What is being asked: Transcribe the records below exactly as they appear, omitting any pictures.

BEGIN Source data

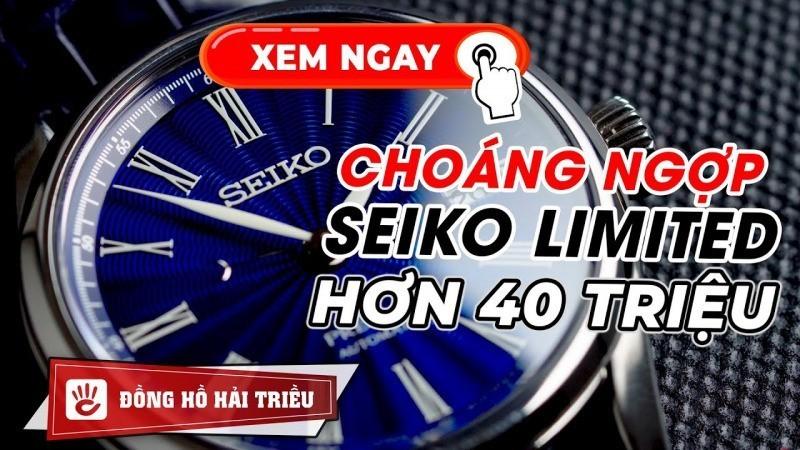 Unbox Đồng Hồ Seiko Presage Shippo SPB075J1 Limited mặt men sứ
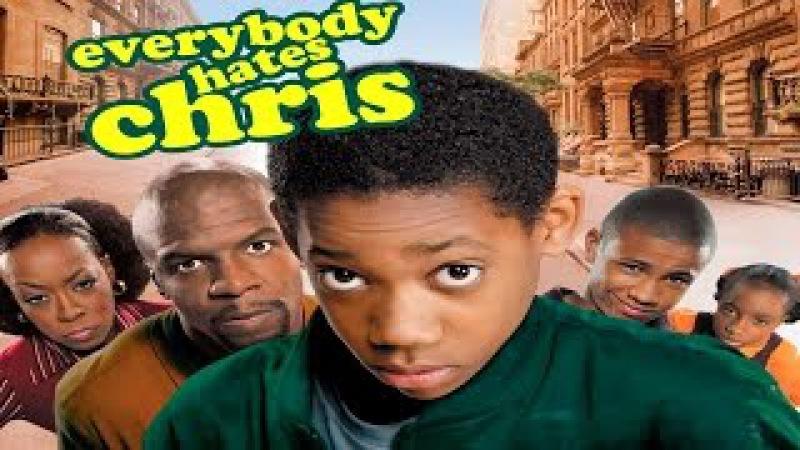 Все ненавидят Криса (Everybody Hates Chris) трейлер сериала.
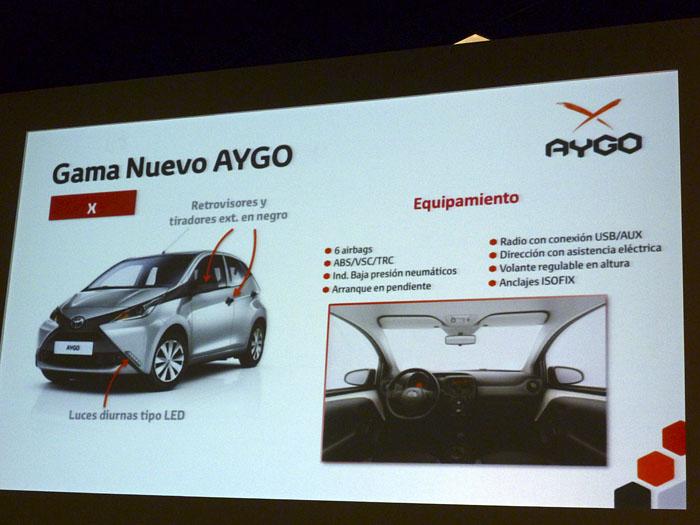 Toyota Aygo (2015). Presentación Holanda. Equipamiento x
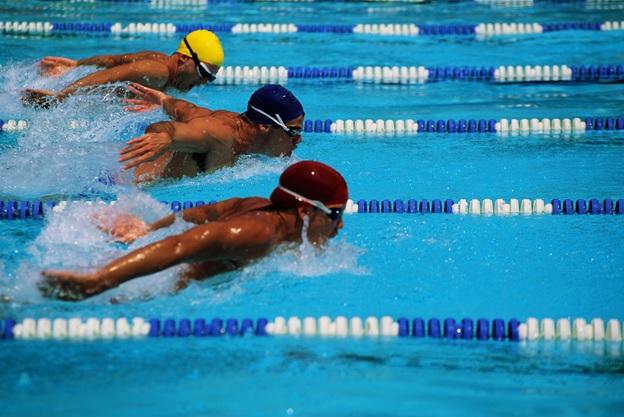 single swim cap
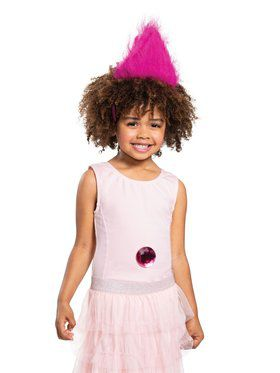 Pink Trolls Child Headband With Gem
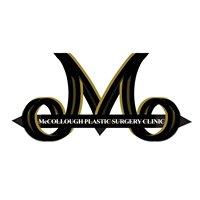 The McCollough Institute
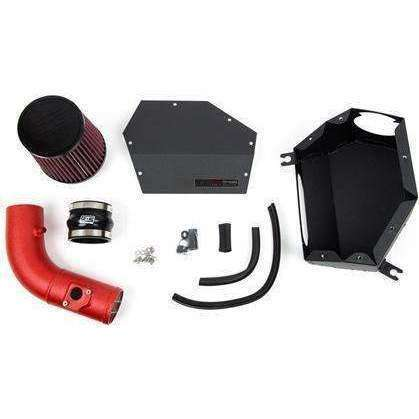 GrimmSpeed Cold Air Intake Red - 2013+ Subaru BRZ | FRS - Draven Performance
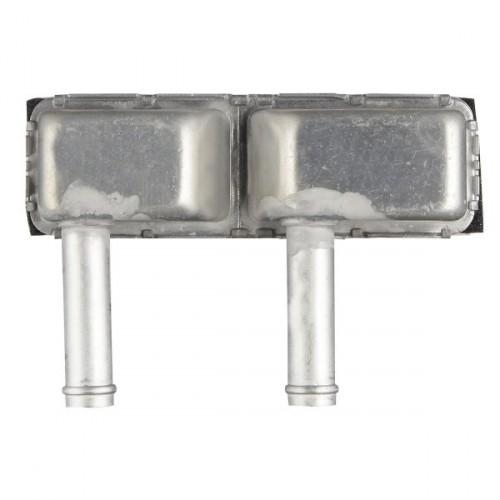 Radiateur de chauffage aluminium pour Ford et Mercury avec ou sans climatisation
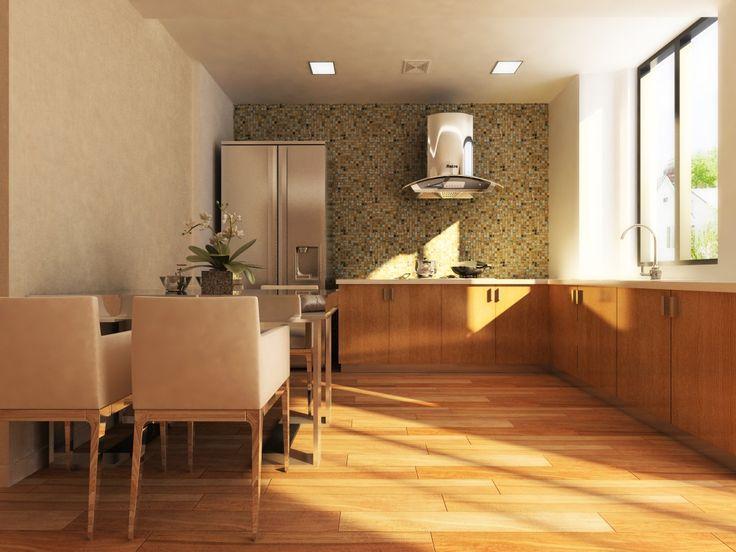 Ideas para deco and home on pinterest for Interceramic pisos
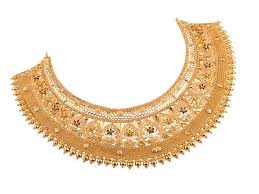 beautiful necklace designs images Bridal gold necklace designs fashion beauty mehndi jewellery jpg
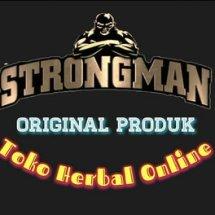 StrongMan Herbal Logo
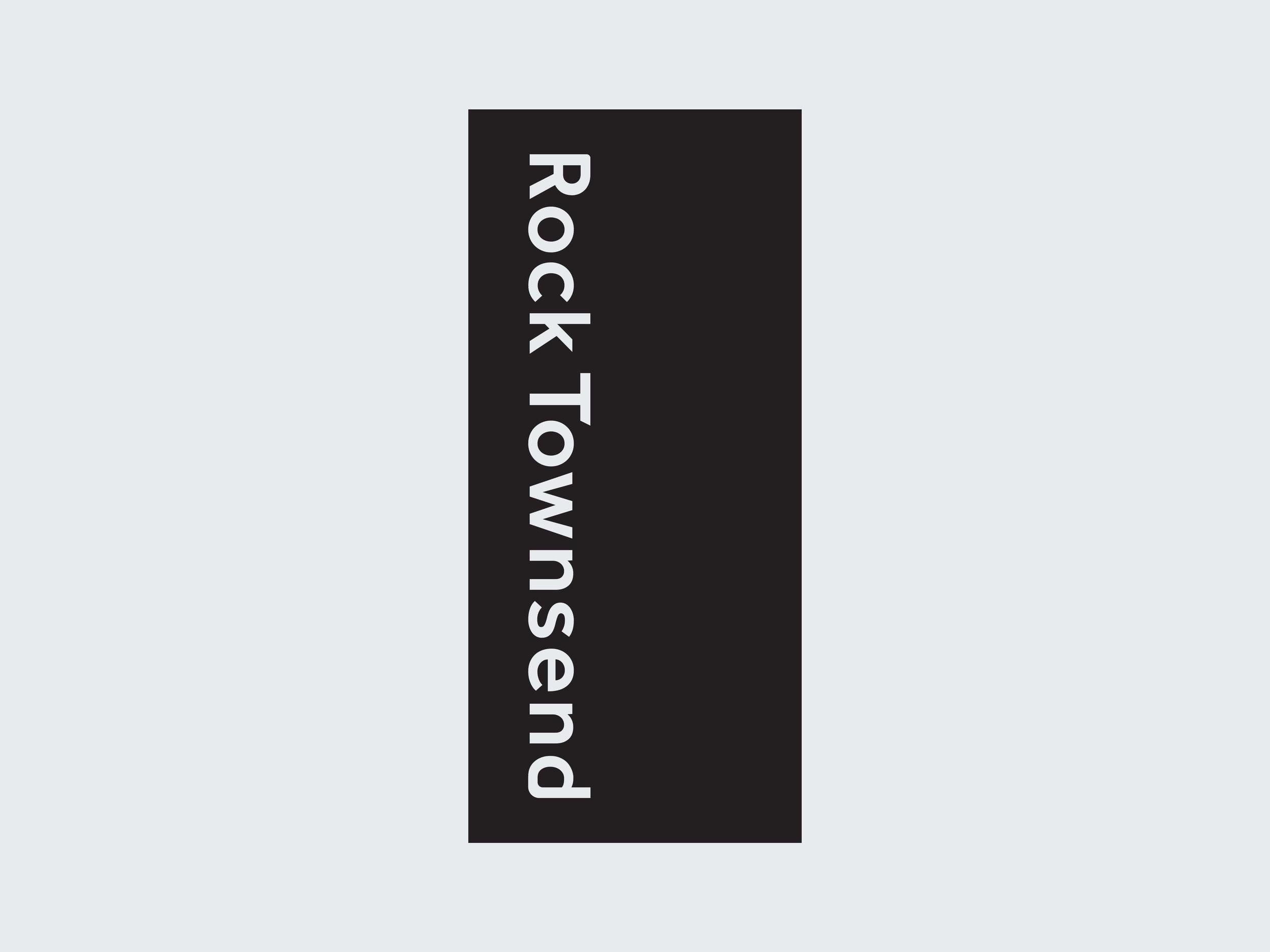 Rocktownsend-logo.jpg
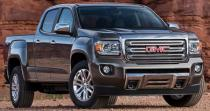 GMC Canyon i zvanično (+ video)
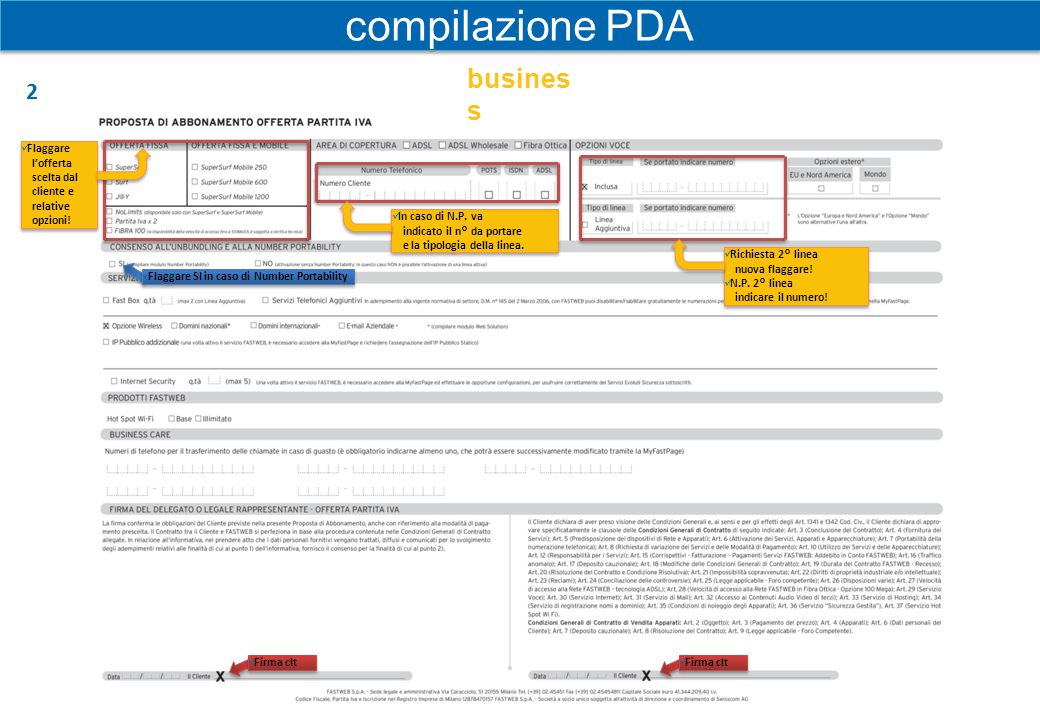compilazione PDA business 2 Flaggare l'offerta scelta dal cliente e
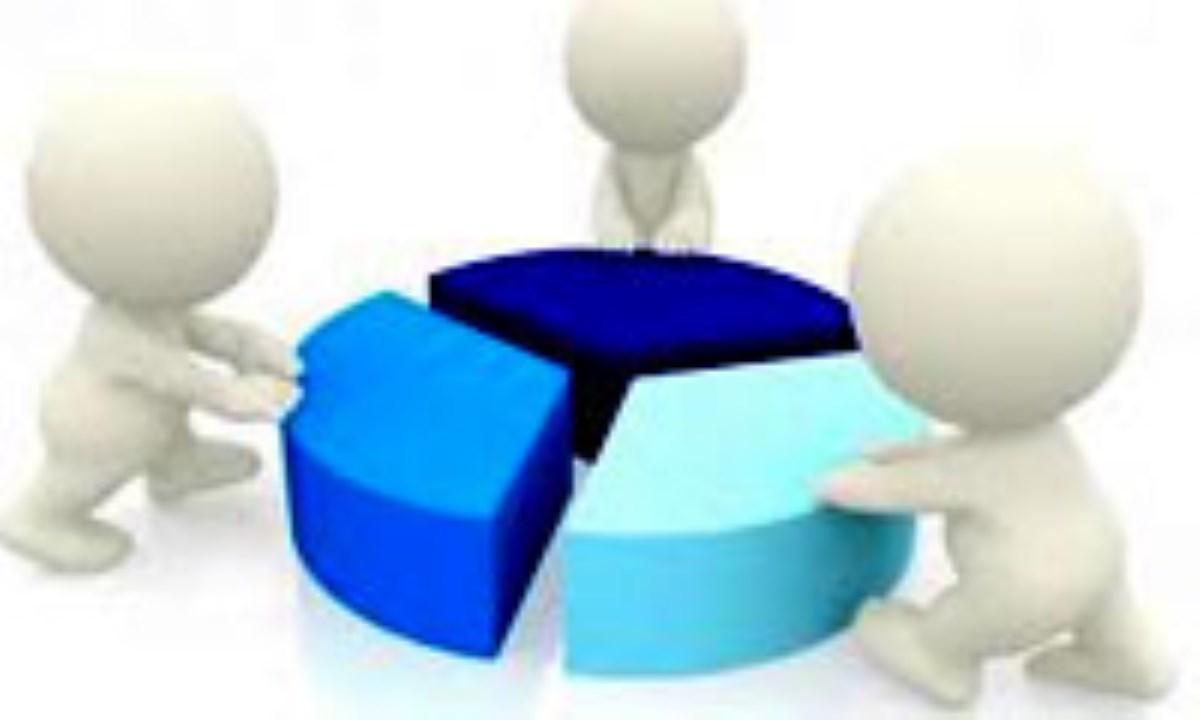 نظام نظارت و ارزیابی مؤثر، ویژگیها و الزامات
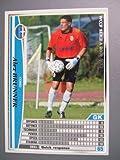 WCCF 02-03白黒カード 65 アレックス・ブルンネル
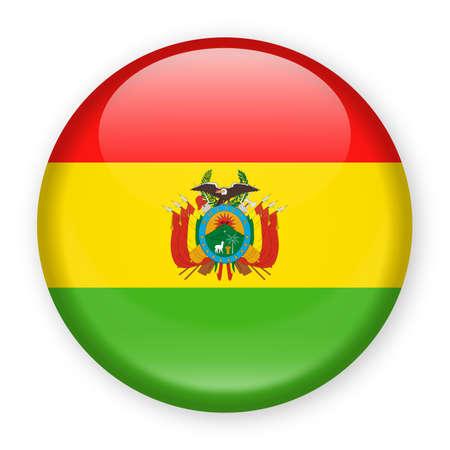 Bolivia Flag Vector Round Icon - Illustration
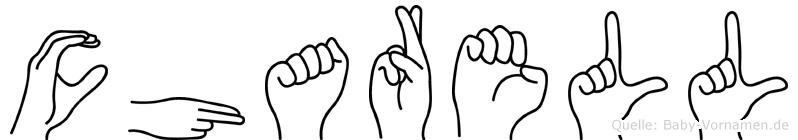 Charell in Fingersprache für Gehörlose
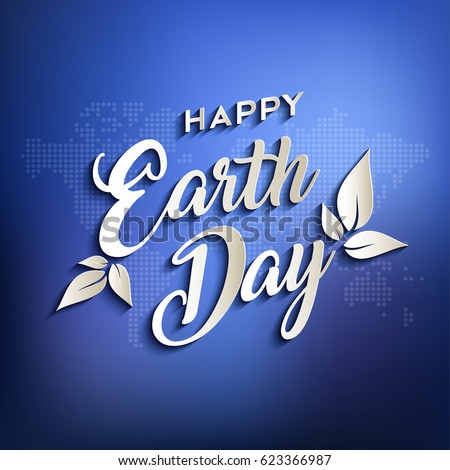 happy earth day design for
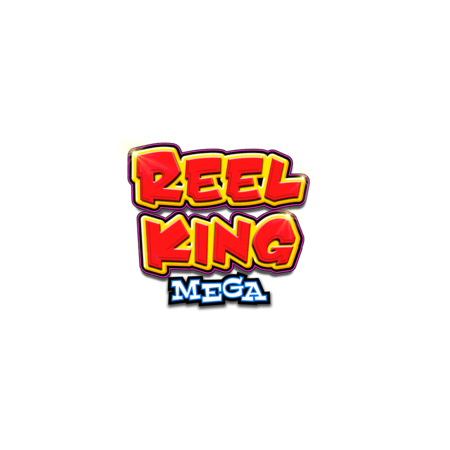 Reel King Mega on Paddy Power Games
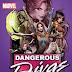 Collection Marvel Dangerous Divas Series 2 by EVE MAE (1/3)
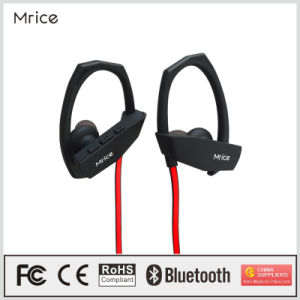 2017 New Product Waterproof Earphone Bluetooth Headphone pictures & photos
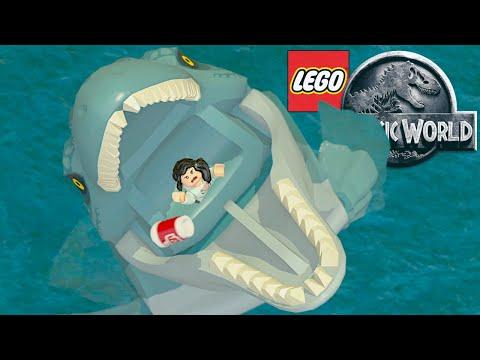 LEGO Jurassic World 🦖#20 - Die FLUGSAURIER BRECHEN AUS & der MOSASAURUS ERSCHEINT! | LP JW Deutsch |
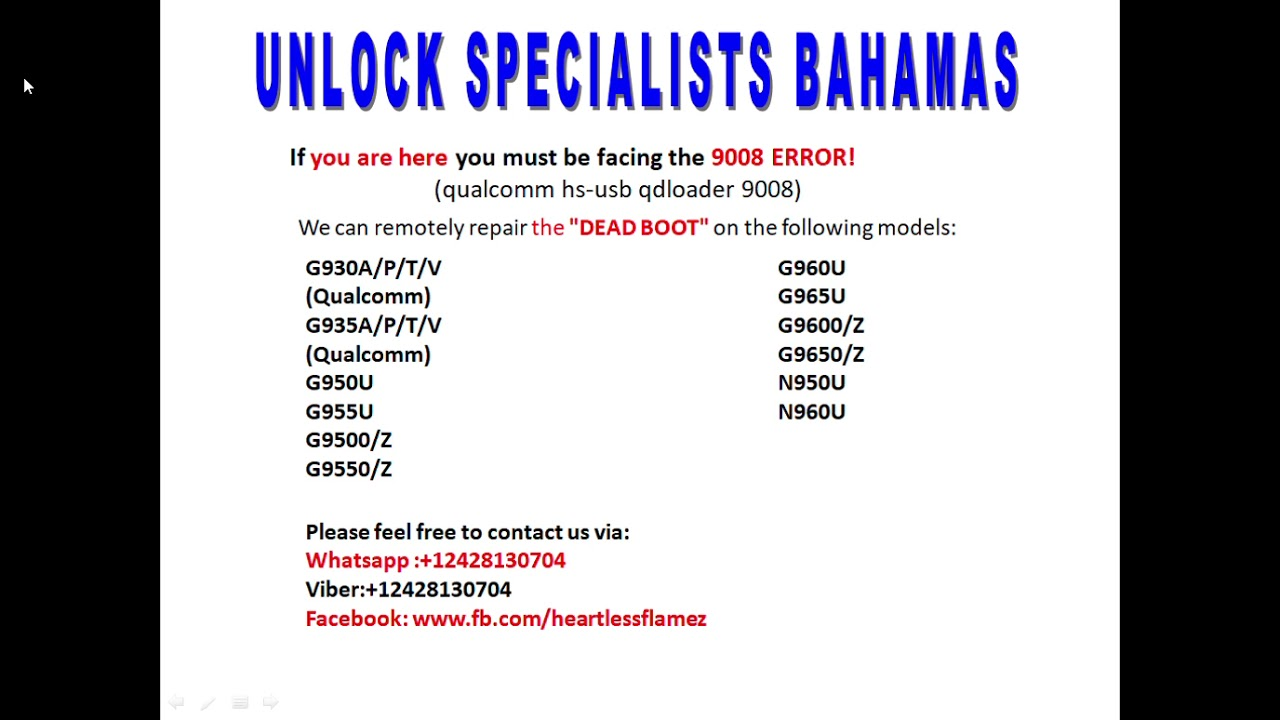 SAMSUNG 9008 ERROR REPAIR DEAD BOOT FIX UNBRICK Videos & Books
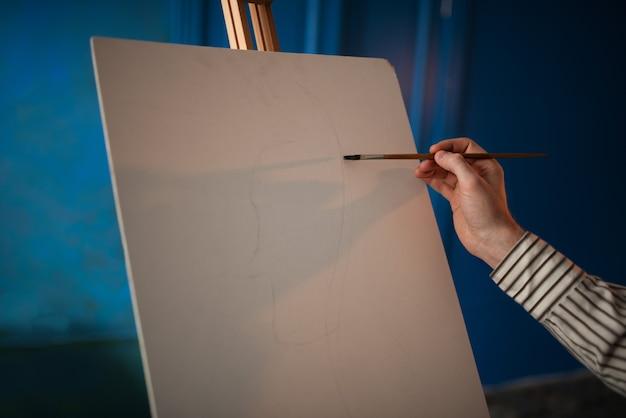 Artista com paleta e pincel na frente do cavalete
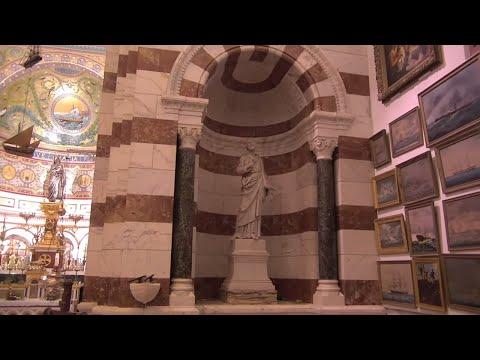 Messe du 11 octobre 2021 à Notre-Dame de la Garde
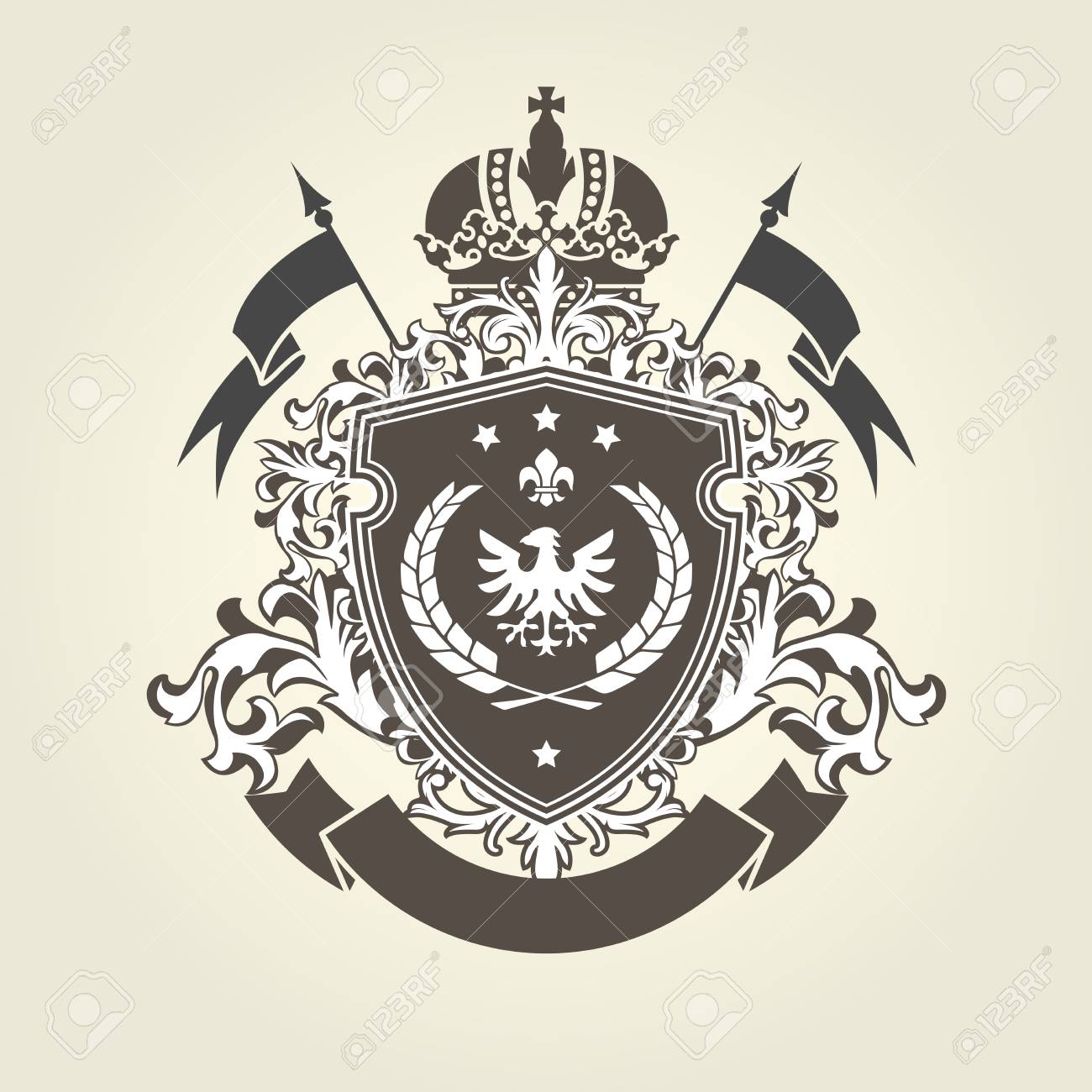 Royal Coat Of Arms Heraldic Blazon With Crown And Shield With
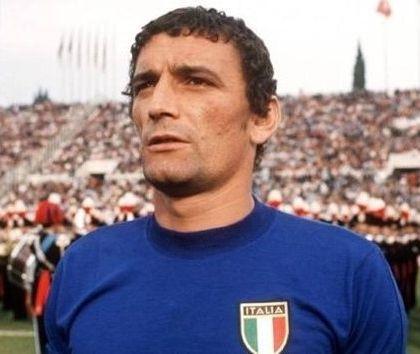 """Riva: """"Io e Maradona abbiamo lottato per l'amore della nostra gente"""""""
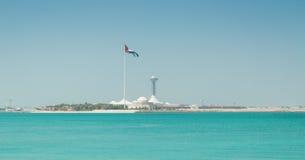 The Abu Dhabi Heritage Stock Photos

END Source data

Result of this exercise:
 Unbox Đồng Hồ Seiko Presage Shippo SPB075J1 Limited mặt men sứ
 Все ненавидят Криса (Everybody Hates Chris) трейлер сериала.
 Toyota Aygo (2015). Presentación Holanda. Equipamiento x
 single swim cap
 Pink Trolls Child Headband With Gem
 The McCollough Institute
 GrimmSpeed Cold Air Intake Red - 2013+ Subaru BRZ | FRS - Draven Performance
 Radiateur de chauffage aluminium pour Ford et Mercury avec ou sans climatisation
 Ideas para deco and home on pinterest for Interceramic pisos
 beautiful necklace designs images Bridal gold necklace designs fashion beauty mehndi jewellery jpg
 StrongMan Herbal Logo
 Rocktownsend-logo.jpg
 GMC Canyon i zvanično (+ video)
compilazione PDA business 2 Flaggare l'offerta scelta dal cliente e
 نظام نظارت و ارزیابی مؤثر، ویژگیها و الزامات
 WCCF 02-03白黒カード 65 アレックス・ブルンネル
 Bolivia Flag Vector Round Icon - Illustration
 Charell in Fingersprache für Gehörlose
 happy earth day design for
 Reel King Mega on Paddy Power Games
 Collection Marvel Dangerous Divas Series 2 by EVE MAE (1/3)
 2017 New Product Waterproof Earphone Bluetooth Headphone pictures & photos
 LEGO Jurassic World 🦖#20 - Die FLUGSAURIER BRECHEN AUS & der MOSASAURUS ERSCHEINT! | LP JW Deutsch |
 SAMSUNG 9008 ERROR REPAIR DEAD BOOT FIX UNBRICK Videos & Books
 Artista com paleta e pincel na frente do cavalete
 Messe du 11 octobre 2021 à Notre-Dame de la Garde
 Royal Coat Of Arms Heraldic Blazon With Crown And Shield With
 """Riva: """"Io e Maradona abbiamo lottato per l'amore della nostra gente"""""""
 The Abu Dhabi Heritage Stock Photos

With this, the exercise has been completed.